- **Kısa Alıştırma**:
Büyük başarıların ardındaki sırlara dair aşağıdaki alıntıyı, hiçbir değişiklik yapmadan baştan sona eksiksiz olarak yazınız.
---------- Alıntı ----------
Bazen Büyük Başarıların Ardında Büyük Sırlar Gizlidir

Bazen büyük başarılar ve büyük zenginliklerin ardında, hiç kimsenin bilmediği, gizlenmiş duran...

Ebru Eğinlioğlu eeginlioglu@gmail.com

Bazen büyük başarılar ve büyük zenginliklerin ardında, hiç kimsenin bilmediği, gizlenmiş duran sırlar vardır. Nasıl mı? Mesela, yıllar önce , babamdan dinlediğim bir hikayede olduğu gibi. Hem de, gerçekten yaşanmış bir olay;

Fransa" da çok meşhur ve başarılı, imkansız davaları kazandırmakla ünlü bir avukat varmış. Bu adamcağız 80 yaşına gelince, hatıralarını yazdığı bir kitap yayımlamış. Bu kitabın içinde, kazandığı davalar ve onları nasıl kazandığının ayrıntıları varmış. Tüm anıların içinde, bir tanesi varmış ki, mesleki anlamda, hayatının dönüm noktasını ve kendisini zirveye taşıyan dava konusunu  oluşturuyormuş.

Demir –çelik işiyle uğraşan çok zengin bir iş adamının oğlu, gece hayatına düşkünlüğü ile tanınıyormuş. Arkadaşlarıyla birlikte gittiği, gece kluplerinde, ardı ardına içtiği içkiler, zevk ve sefa alemleri meşhurmuş.Yine böyle, taşkın bir gecesinde, içkinin de etkisiyle, yan masalarda oturan, diğer müşterilerden biriyle, tartışmaya girmiş ve herkesin gözü önünde, silahını çekip, tartıştığı adamı vurmuş. Klüpte bulunan herkes de bu olaya şahit olmuş.

Serseriliğiyle ve şımarıklığıyla meşhur olan bu çocuk, demir-çelik imparatorluğunun, tek veliahtı, yani iş adamının tek oğluymuş.
---------- Verilen Bilgiler ----------
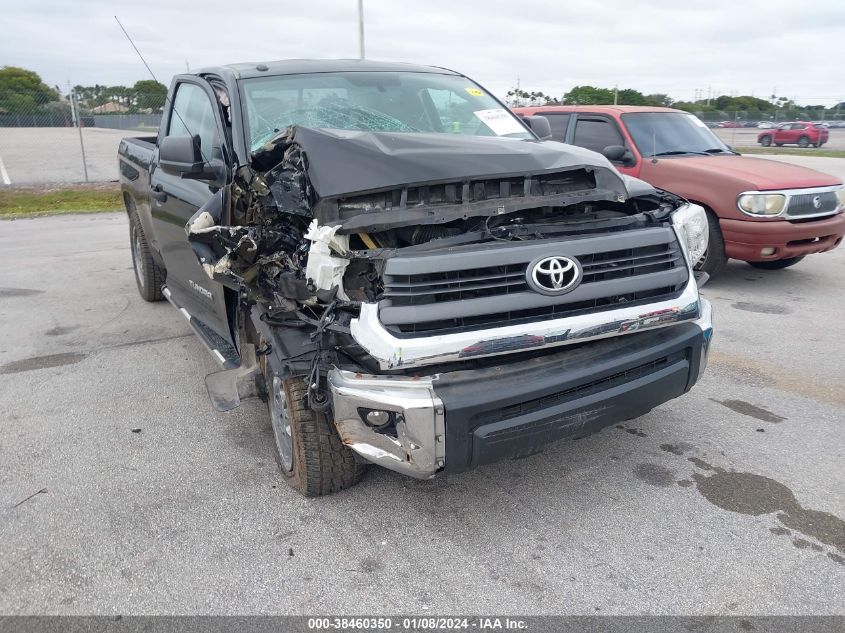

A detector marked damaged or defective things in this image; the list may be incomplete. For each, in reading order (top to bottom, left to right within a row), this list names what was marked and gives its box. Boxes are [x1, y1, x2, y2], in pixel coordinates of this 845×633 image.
----------
- **Sorunun Çözümü**:
Bazen Büyük Başarıların Ardında Büyük Sırlar Gizlidir

Bazen büyük başarılar ve büyük zenginliklerin ardında, hiç kimsenin bilmediği, gizlenmiş duran...

Ebru Eğinlioğlu eeginlioglu@gmail.com

Bazen büyük başarılar ve büyük zenginliklerin ardında, hiç kimsenin bilmediği, gizlenmiş duran sırlar vardır. Nasıl mı? Mesela, yıllar önce , babamdan dinlediğim bir hikayede olduğu gibi. Hem de, gerçekten yaşanmış bir olay;

Fransa" da çok meşhur ve başarılı, imkansız davaları kazandırmakla ünlü bir avukat varmış. Bu adamcağız 80 yaşına gelince, hatıralarını yazdığı bir kitap yayımlamış. Bu kitabın içinde, kazandığı davalar ve onları nasıl kazandığının ayrıntıları varmış. Tüm anıların içinde, bir tanesi varmış ki, mesleki anlamda, hayatının dönüm noktasını ve kendisini zirveye taşıyan dava konusunu  oluşturuyormuş.

Demir –çelik işiyle uğraşan çok zengin bir iş adamının oğlu, gece hayatına düşkünlüğü ile tanınıyormuş. Arkadaşlarıyla birlikte gittiği, gece kluplerinde, ardı ardına içtiği içkiler, zevk ve sefa alemleri meşhurmuş.Yine böyle, taşkın bir gecesinde, içkinin de etkisiyle, yan masalarda oturan, diğer müşterilerden biriyle, tartışmaya girmiş ve herkesin gözü önünde, silahını çekip, tartıştığı adamı vurmuş. Klüpte bulunan herkes de bu olaya şahit olmuş.

Serseriliğiyle ve şımarıklığıyla meşhur olan bu çocuk, demir-çelik imparatorluğunun, tek veliahtı, yani iş adamının tek oğluymuş.